4. Wie viele deutsche Zivilangestellte sind aktuell bei der US Army beschäftigt? Welche Möglichkeiten sieht sie, um den Zivilangestellten zur Seite zu stehen?

Zu 4.: Nach Kenntnis der Landesregierung beschäftigen die US-Streitkräfte in Baden- Württemberg 2.345 zivile Arbeitnehmer nach deutschem Recht, davon 1.702 an den Standorten Mannheim, Heidelberg und Schwetzingen (Stand 30. Juni 2010). Aus dem Tarifvertrag vom 31. August 1971 zur sozialen Absicherung der Arbeitnehmer bei den Stationierungsstreitkräften im Gebiet der Bundesrepublik Deutschland ergeben sich zunächst unmittelbare Pflichten des Bundes. Nach § 3 des Tarifvertrags wird die Bundesregierung bemüht sein, für die bevorzugte Einstellung entlassener deutscher Arbeitnehmer in den Bundesdienst Sorge zu tragen. Das gilt auch für Arbeitnehmer, die am Tage ihrer Entlassung das 40. Lebensjahr noch nicht vollendet haben. Die Bundesregierung wird außerdem darauf hinwirken, dass deutsche Arbeitnehmer im Rahmen der bestehenden Möglichkeiten von anderen Arbeitgebern des öffentlichen Dienstes bevorzugt berücksichtigt werden. Die US-Armee wird nach eigenem Bekunden die berechtigten Interessen der deutschen zivilen Mitarbeiter besonders sorgfältig berücksichtigen. Dies hat General Carter F. Ham Herrn Ministerpräsident Mappus anlässlich des gemeinsamen Gesprächs am 28. Juni 2010 zugesagt. Zur Unterstützung der Zivilangestellten kommen zudem die arbeitsmarktpolitischen Möglichkeiten der Bundesagentur für Arbeit in Betracht. Die Agenturen für Arbeit Heidelberg und Mannheim werden gemeinsam mit den Möglichkeiten und Angeboten der Arbeitsförderung die Herausforderungen angehen, die aufgrund des Truppenabzuges entstehen. Damit den betroffenen Zivilangestellten eine erfolgreiche Integration in den Arbeitsmarkt gelingen kann, werden die Agenturen für Arbeit Heidelberg und Mannheim Kontakt mit den zuständigen örtlichen Behörden sowie dem Betriebsrat aufnehmen. Den Absprachen entsprechend werden den Zivilangestellten Gruppeninformationen zu den Themen regionaler Arbeitsmarkt, frühzeitige Integration in Arbeit und zu leistungsrechtlichen Fragen angeboten. Bestandteil dieses Angebot sind frühzeitige Gespräche, um eine berufliche Neuorientierung vorzunehmen.

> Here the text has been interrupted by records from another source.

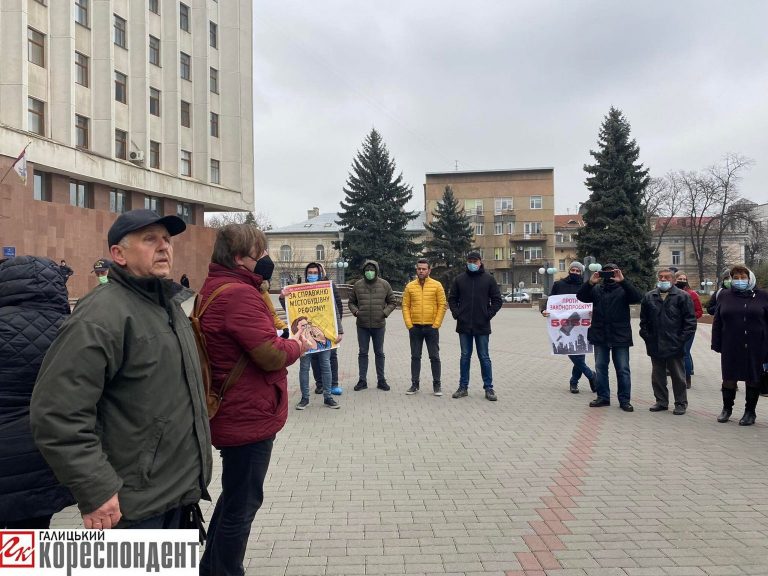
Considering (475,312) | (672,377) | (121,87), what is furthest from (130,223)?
(121,87)

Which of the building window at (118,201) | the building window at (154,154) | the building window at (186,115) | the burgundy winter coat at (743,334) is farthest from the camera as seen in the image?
the building window at (186,115)

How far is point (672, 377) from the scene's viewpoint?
8789mm

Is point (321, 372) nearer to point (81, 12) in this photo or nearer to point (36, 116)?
point (36, 116)

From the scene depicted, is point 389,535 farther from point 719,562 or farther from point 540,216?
point 540,216

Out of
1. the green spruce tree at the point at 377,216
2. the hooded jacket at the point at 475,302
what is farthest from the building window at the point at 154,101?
the hooded jacket at the point at 475,302

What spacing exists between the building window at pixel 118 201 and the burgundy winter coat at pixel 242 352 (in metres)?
30.6

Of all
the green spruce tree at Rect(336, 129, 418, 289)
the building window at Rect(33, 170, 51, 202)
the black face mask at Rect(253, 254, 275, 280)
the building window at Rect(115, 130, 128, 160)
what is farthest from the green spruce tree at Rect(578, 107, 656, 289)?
the black face mask at Rect(253, 254, 275, 280)

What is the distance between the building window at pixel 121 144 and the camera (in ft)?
104

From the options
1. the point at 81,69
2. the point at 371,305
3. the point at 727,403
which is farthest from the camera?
the point at 81,69

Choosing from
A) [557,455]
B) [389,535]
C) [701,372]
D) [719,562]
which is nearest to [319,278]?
[557,455]

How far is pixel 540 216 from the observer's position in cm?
8262

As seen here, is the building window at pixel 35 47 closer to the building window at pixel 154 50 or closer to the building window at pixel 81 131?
the building window at pixel 81 131

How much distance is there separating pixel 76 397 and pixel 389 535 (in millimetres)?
2796

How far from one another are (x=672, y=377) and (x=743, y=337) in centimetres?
123
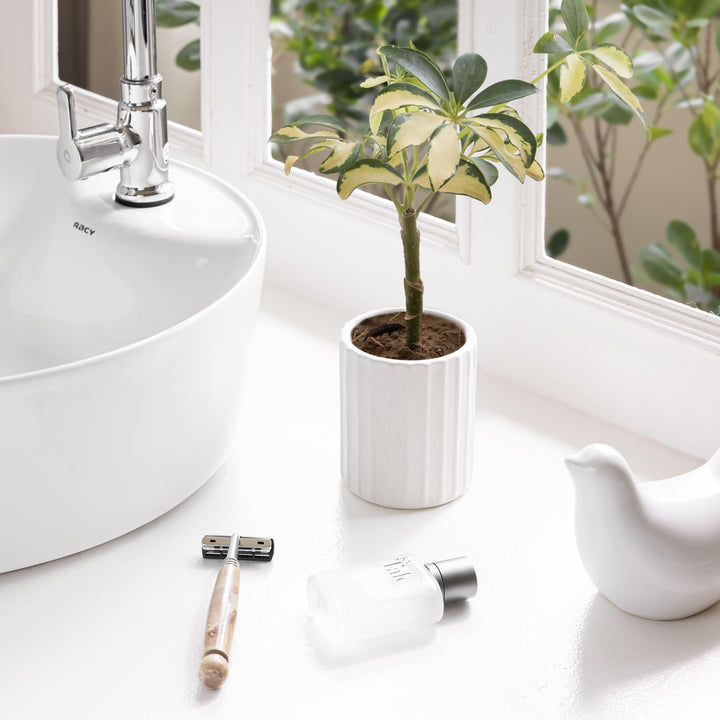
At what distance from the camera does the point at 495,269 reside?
102 centimetres

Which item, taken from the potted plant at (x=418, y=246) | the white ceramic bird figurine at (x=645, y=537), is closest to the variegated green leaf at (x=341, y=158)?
the potted plant at (x=418, y=246)

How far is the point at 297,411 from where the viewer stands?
0.97 metres

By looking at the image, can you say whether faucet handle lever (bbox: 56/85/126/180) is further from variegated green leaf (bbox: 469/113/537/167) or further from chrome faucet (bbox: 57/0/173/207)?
variegated green leaf (bbox: 469/113/537/167)

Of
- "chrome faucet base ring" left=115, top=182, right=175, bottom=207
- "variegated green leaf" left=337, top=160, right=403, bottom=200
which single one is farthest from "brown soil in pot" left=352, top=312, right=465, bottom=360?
"chrome faucet base ring" left=115, top=182, right=175, bottom=207

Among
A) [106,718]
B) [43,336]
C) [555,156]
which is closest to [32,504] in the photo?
[106,718]

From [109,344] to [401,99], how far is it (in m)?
0.42

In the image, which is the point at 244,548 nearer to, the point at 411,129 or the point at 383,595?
the point at 383,595

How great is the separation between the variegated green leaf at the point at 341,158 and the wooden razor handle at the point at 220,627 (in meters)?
0.28

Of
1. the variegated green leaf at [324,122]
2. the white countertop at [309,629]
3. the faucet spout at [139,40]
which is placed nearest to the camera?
the white countertop at [309,629]

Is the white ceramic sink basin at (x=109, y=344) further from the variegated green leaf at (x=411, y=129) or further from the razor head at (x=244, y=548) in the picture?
the variegated green leaf at (x=411, y=129)

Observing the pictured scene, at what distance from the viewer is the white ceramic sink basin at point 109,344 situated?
0.68m

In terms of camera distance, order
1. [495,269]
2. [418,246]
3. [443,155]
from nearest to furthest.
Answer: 1. [443,155]
2. [418,246]
3. [495,269]

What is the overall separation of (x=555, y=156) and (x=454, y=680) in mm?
1802

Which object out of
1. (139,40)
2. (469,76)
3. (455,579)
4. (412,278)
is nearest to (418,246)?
(412,278)
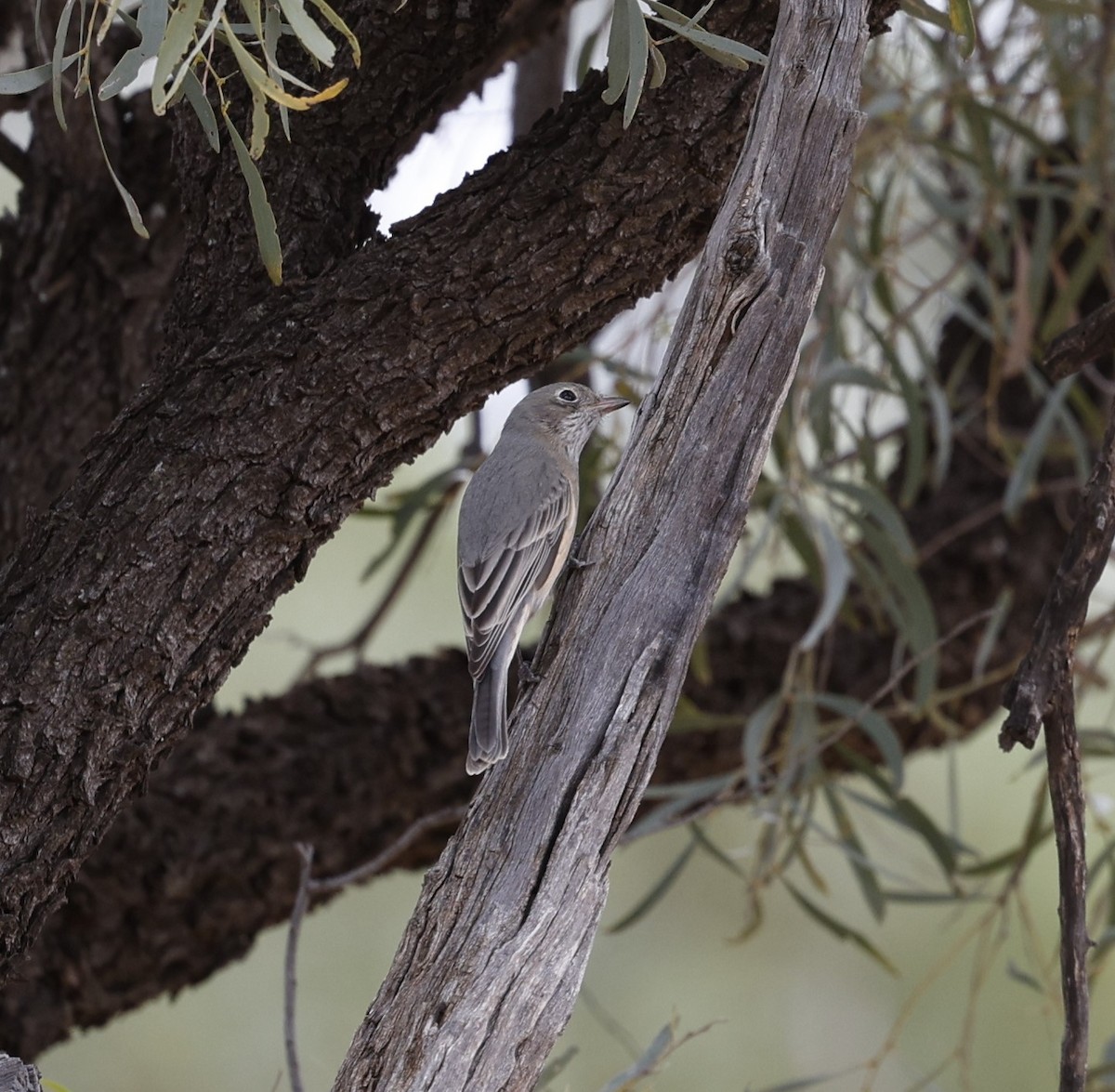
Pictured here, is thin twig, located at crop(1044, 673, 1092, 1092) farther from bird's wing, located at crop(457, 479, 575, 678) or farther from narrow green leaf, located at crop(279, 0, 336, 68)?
narrow green leaf, located at crop(279, 0, 336, 68)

5. Welche Erkenntnisse hat sie, inwieweit die hessische Landesregierung und die rheinland- pfälzische Landesregierung der US Army durch die Zusage von finanziellen Hilfen bei einer Verlagerung der US-Streitkräfte in das jeweilige Bundesland entgegenkamen?

Zu 5.: Der Landesregierung sind keine Zusagen finanzieller Hilfen im Zusammenhang mit der Verlagerung der US-Streitkräfte durch die hessische oder rheinland-pfälzische Landesregierung bekannt.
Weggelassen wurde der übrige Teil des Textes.